WHAT THE EXERCISE ASKS: Retype each entry. Leave every word as it is.
**********
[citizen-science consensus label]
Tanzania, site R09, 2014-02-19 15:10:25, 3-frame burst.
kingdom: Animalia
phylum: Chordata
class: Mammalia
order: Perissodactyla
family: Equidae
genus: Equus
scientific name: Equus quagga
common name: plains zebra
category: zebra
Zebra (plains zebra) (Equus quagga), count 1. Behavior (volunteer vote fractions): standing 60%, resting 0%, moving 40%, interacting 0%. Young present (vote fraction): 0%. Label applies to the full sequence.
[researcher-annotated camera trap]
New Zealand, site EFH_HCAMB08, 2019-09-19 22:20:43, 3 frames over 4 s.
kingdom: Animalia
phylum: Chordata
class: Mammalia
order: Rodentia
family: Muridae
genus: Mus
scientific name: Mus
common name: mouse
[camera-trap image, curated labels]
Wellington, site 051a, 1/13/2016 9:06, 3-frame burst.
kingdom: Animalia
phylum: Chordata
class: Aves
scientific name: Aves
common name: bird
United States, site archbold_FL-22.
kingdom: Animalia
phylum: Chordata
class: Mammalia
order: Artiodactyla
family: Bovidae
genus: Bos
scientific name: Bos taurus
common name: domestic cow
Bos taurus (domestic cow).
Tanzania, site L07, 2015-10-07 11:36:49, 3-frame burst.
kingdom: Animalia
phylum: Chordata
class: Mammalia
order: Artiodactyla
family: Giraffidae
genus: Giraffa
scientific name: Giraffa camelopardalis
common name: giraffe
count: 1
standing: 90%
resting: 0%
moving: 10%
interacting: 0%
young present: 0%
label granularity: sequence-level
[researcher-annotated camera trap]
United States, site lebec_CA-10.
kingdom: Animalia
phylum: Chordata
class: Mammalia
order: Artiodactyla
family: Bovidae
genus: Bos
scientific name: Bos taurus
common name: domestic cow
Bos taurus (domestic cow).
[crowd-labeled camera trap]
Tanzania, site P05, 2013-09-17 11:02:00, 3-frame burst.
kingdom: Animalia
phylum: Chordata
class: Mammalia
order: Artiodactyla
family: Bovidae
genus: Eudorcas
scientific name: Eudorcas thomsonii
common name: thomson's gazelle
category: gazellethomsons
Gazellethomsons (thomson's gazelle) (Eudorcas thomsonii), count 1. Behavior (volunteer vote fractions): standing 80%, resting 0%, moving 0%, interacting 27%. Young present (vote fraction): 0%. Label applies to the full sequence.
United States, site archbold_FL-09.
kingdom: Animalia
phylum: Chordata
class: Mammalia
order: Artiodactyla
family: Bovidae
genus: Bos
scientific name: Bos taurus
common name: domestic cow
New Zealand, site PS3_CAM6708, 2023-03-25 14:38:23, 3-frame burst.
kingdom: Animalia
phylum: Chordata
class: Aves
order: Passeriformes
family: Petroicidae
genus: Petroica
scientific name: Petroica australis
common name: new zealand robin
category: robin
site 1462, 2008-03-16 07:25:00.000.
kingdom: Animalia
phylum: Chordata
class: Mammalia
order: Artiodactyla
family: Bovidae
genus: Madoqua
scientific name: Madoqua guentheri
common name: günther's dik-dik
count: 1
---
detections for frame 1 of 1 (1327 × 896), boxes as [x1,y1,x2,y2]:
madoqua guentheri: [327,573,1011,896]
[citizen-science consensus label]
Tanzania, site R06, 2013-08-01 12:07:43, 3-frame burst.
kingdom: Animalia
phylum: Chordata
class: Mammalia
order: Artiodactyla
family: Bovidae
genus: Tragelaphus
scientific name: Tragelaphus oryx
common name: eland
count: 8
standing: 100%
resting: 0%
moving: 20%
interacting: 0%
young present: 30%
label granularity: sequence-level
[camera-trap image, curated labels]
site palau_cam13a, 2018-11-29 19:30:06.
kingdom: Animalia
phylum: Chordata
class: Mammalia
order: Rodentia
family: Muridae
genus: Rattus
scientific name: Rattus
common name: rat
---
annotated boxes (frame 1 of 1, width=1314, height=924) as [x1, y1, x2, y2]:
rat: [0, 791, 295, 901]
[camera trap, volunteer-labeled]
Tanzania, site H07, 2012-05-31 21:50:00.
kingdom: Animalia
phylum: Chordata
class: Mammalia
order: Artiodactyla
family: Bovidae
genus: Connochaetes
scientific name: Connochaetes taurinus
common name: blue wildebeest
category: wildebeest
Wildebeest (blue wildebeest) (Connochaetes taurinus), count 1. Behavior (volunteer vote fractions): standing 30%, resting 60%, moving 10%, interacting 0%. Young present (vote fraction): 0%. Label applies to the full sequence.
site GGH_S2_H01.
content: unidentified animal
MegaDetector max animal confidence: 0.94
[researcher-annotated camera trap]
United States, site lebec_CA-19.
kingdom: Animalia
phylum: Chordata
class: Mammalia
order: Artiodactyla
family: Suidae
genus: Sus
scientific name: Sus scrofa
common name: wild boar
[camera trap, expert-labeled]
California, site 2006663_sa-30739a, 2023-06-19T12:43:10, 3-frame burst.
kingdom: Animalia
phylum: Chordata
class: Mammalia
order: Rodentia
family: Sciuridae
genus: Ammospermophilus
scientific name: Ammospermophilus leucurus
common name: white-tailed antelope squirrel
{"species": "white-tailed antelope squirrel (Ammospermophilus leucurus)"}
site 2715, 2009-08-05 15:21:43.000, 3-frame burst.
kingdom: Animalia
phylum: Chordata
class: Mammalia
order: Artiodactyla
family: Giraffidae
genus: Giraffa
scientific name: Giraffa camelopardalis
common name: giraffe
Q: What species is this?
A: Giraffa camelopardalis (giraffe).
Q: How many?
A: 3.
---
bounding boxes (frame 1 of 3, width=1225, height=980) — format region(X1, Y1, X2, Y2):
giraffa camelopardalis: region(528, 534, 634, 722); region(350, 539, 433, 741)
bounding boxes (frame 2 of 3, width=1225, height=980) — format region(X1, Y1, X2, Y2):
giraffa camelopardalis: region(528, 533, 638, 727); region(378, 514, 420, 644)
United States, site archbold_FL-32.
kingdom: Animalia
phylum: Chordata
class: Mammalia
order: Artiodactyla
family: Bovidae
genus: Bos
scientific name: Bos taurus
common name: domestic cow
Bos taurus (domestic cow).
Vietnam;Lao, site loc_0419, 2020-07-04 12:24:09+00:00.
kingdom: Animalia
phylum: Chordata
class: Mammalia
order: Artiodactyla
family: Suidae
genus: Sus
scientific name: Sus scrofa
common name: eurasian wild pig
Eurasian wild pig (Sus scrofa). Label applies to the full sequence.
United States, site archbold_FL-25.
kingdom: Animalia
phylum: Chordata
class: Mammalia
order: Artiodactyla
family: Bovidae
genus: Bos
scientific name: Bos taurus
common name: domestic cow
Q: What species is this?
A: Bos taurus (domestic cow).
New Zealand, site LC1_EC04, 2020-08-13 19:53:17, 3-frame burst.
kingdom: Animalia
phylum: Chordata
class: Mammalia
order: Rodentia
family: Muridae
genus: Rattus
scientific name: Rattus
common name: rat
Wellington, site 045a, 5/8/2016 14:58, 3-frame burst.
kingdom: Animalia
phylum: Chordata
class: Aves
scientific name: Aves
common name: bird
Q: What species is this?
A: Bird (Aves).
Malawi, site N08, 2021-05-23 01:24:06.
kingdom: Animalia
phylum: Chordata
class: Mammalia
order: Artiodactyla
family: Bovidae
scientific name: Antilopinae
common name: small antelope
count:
**********
SOLUTION TO THE PROBLEM:
[citizen-science consensus label]
Tanzania, site R09, 2014-02-19 15:10:25, 3-frame burst.
kingdom: Animalia
phylum: Chordata
class: Mammalia
order: Perissodactyla
family: Equidae
genus: Equus
scientific name: Equus quagga
common name: plains zebra
category: zebra
Zebra (plains zebra) (Equus quagga), count 1. Behavior (volunteer vote fractions): standing 60%, resting 0%, moving 40%, interacting 0%. Young present (vote fraction): 0%. Label applies to the full sequence.
[researcher-annotated camera trap]
New Zealand, site EFH_HCAMB08, 2019-09-19 22:20:43, 3 frames over 4 s.
kingdom: Animalia
phylum: Chordata
class: Mammalia
order: Rodentia
family: Muridae
genus: Mus
scientific name: Mus
common name: mouse
[camera-trap image, curated labels]
Wellington, site 051a, 1/13/2016 9:06, 3-frame burst.
kingdom: Animalia
phylum: Chordata
class: Aves
scientific name: Aves
common name: bird
United States, site archbold_FL-22.
kingdom: Animalia
phylum: Chordata
class: Mammalia
order: Artiodactyla
family: Bovidae
genus: Bos
scientific name: Bos taurus
common name: domestic cow
Bos taurus (domestic cow).
Tanzania, site L07, 2015-10-07 11:36:49, 3-frame burst.
kingdom: Animalia
phylum: Chordata
class: Mammalia
order: Artiodactyla
family: Giraffidae
genus: Giraffa
scientific name: Giraffa camelopardalis
common name: giraffe
count: 1
standing: 90%
resting: 0%
moving: 10%
interacting: 0%
young present: 0%
label granularity: sequence-level
[researcher-annotated camera trap]
United States, site lebec_CA-10.
kingdom: Animalia
phylum: Chordata
class: Mammalia
order: Artiodactyla
family: Bovidae
genus: Bos
scientific name: Bos taurus
common name: domestic cow
Bos taurus (domestic cow).
[crowd-labeled camera trap]
Tanzania, site P05, 2013-09-17 11:02:00, 3-frame burst.
kingdom: Animalia
phylum: Chordata
class: Mammalia
order: Artiodactyla
family: Bovidae
genus: Eudorcas
scientific name: Eudorcas thomsonii
common name: thomson's gazelle
category: gazellethomsons
Gazellethomsons (thomson's gazelle) (Eudorcas thomsonii), count 1. Behavior (volunteer vote fractions): standing 80%, resting 0%, moving 0%, interacting 27%. Young present (vote fraction): 0%. Label applies to the full sequence.
United States, site archbold_FL-09.
kingdom: Animalia
phylum: Chordata
class: Mammalia
order: Artiodactyla
family: Bovidae
genus: Bos
scientific name: Bos taurus
common name: domestic cow
New Zealand, site PS3_CAM6708, 2023-03-25 14:38:23, 3-frame burst.
kingdom: Animalia
phylum: Chordata
class: Aves
order: Passeriformes
family: Petroicidae
genus: Petroica
scientific name: Petroica australis
common name: new zealand robin
category: robin
site 1462, 2008-03-16 07:25:00.000.
kingdom: Animalia
phylum: Chordata
class: Mammalia
order: Artiodactyla
family: Bovidae
genus: Madoqua
scientific name: Madoqua guentheri
common name: günther's dik-dik
count: 1
---
detections for frame 1 of 1 (1327 × 896), boxes as [x1,y1,x2,y2]:
madoqua guentheri: [327,573,1011,896]
[citizen-science consensus label]
Tanzania, site R06, 2013-08-01 12:07:43, 3-frame burst.
kingdom: Animalia
phylum: Chordata
class: Mammalia
order: Artiodactyla
family: Bovidae
genus: Tragelaphus
scientific name: Tragelaphus oryx
common name: eland
count: 8
standing: 100%
resting: 0%
moving: 20%
interacting: 0%
young present: 30%
label granularity: sequence-level
[camera-trap image, curated labels]
site palau_cam13a, 2018-11-29 19:30:06.
kingdom: Animalia
phylum: Chordata
class: Mammalia
order: Rodentia
family: Muridae
genus: Rattus
scientific name: Rattus
common name: rat
---
annotated boxes (frame 1 of 1, width=1314, height=924) as [x1, y1, x2, y2]:
rat: [0, 791, 295, 901]
[camera trap, volunteer-labeled]
Tanzania, site H07, 2012-05-31 21:50:00.
kingdom: Animalia
phylum: Chordata
class: Mammalia
order: Artiodactyla
family: Bovidae
genus: Connochaetes
scientific name: Connochaetes taurinus
common name: blue wildebeest
category: wildebeest
Wildebeest (blue wildebeest) (Connochaetes taurinus), count 1. Behavior (volunteer vote fractions): standing 30%, resting 60%, moving 10%, interacting 0%. Young present (vote fraction): 0%. Label applies to the full sequence.
site GGH_S2_H01.
content: unidentified animal
MegaDetector max animal confidence: 0.94
[researcher-annotated camera trap]
United States, site lebec_CA-19.
kingdom: Animalia
phylum: Chordata
class: Mammalia
order: Artiodactyla
family: Suidae
genus: Sus
scientific name: Sus scrofa
common name: wild boar
[camera trap, expert-labeled]
California, site 2006663_sa-30739a, 2023-06-19T12:43:10, 3-frame burst.
kingdom: Animalia
phylum: Chordata
class: Mammalia
order: Rodentia
family: Sciuridae
genus: Ammospermophilus
scientific name: Ammospermophilus leucurus
common name: white-tailed antelope squirrel
{"species": "white-tailed antelope squirrel (Ammospermophilus leucurus)"}
site 2715, 2009-08-05 15:21:43.000, 3-frame burst.
kingdom: Animalia
phylum: Chordata
class: Mammalia
order: Artiodactyla
family: Giraffidae
genus: Giraffa
scientific name: Giraffa camelopardalis
common name: giraffe
Q: What species is this?
A: Giraffa camelopardalis (giraffe).
Q: How many?
A: 3.
---
bounding boxes (frame 1 of 3, width=1225, height=980) — format region(X1, Y1, X2, Y2):
giraffa camelopardalis: region(528, 534, 634, 722); region(350, 539, 433, 741)
bounding boxes (frame 2 of 3, width=1225, height=980) — format region(X1, Y1, X2, Y2):
giraffa camelopardalis: region(528, 533, 638, 727); region(378, 514, 420, 644)
United States, site archbold_FL-32.
kingdom: Animalia
phylum: Chordata
class: Mammalia
order: Artiodactyla
family: Bovidae
genus: Bos
scientific name: Bos taurus
common name: domestic cow
Bos taurus (domestic cow).
Vietnam;Lao, site loc_0419, 2020-07-04 12:24:09+00:00.
kingdom: Animalia
phylum: Chordata
class: Mammalia
order: Artiodactyla
family: Suidae
genus: Sus
scientific name: Sus scrofa
common name: eurasian wild pig
Eurasian wild pig (Sus scrofa). Label applies to the full sequence.
United States, site archbold_FL-25.
kingdom: Animalia
phylum: Chordata
class: Mammalia
order: Artiodactyla
family: Bovidae
genus: Bos
scientific name: Bos taurus
common name: domestic cow
Q: What species is this?
A: Bos taurus (domestic cow).
New Zealand, site LC1_EC04, 2020-08-13 19:53:17, 3-frame burst.
kingdom: Animalia
phylum: Chordata
class: Mammalia
order: Rodentia
family: Muridae
genus: Rattus
scientific name: Rattus
common name: rat
Wellington, site 045a, 5/8/2016 14:58, 3-frame burst.
kingdom: Animalia
phylum: Chordata
class: Aves
scientific name: Aves
common name: bird
Q: What species is this?
A: Bird (Aves).
Malawi, site N08, 2021-05-23 01:24:06.
kingdom: Animalia
phylum: Chordata
class: Mammalia
order: Artiodactyla
family: Bovidae
scientific name: Antilopinae
common name: small antelope
count:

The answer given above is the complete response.